The last update of Platipy produces slightly different results

denbonte commented 11 months ago

Hey Phil,

Good day! I hope you are doing great 🙃

As always, thanks so much for developing and maintaining Platipy - you know we are big fans!

As part of MHub we now have an automated pipeline we implemented to make sure every container is up to date and produces the expected results after we push potentially breaking changes to the core libraries, the model Docker images, and so on.

The automated pipeline just spotted slight differences between all of the segmentation masks we have as a reference (exported before the last Platipy update - I guess the last merge https://github.com/pyplati/platipy/commit/847b3f3c62368e5256571ccef5e870bd54578b04) and the segmentation masks the current version of Platipy produces.
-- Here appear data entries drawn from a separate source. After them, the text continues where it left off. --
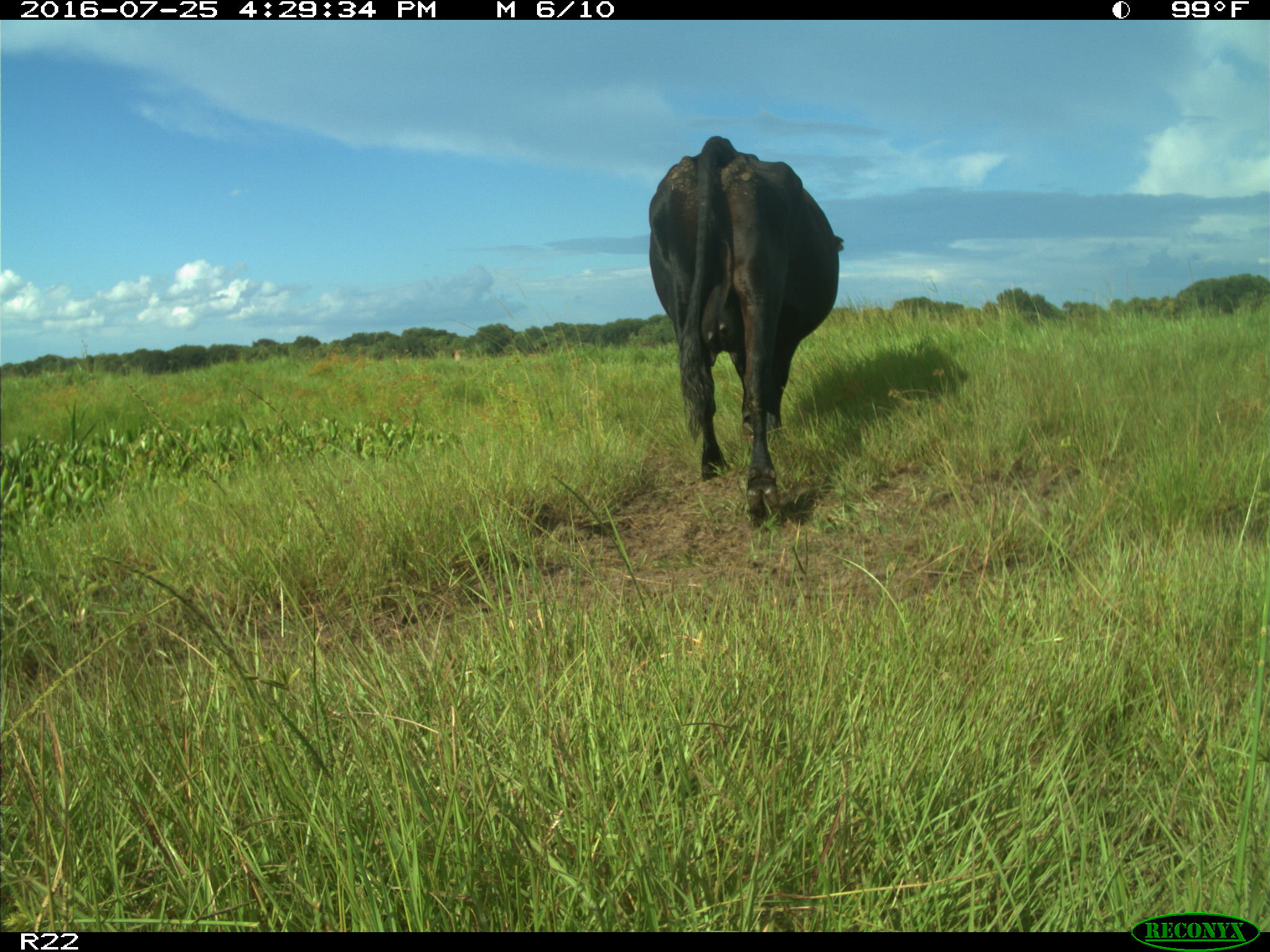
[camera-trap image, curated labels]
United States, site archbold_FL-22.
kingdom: Animalia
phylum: Chordata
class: Mammalia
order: Artiodactyla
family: Bovidae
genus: Bos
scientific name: Bos taurus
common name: domestic cow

Some screenshots from Slicer:

Although these are not big changes, I just wanted to point them out here because I'm not sure you guys noticed them. Looking into the commit, it seems like switching from np.product to np.prod yields different results (although I'm not sure it should? I thought one was an alias for the other, and it was kept around for legacy reasons).

Also, as you can imagine, on smaller structures this yields a dice of 0.5 or so (between last week's Platipy and the current version). CC'ing @LennyN95 since he'll be for sure interested in this!

*edit: just to be clear, we deduced the change should be down to Platipy simply because you guys just merged that PR and we did not change anything that should yield these changes!

pchlap commented 11 months ago

Hi @denbonte, thanks a lot for alerting us about this. I think it's really cool that your automated pipelines pick up things like this, super useful!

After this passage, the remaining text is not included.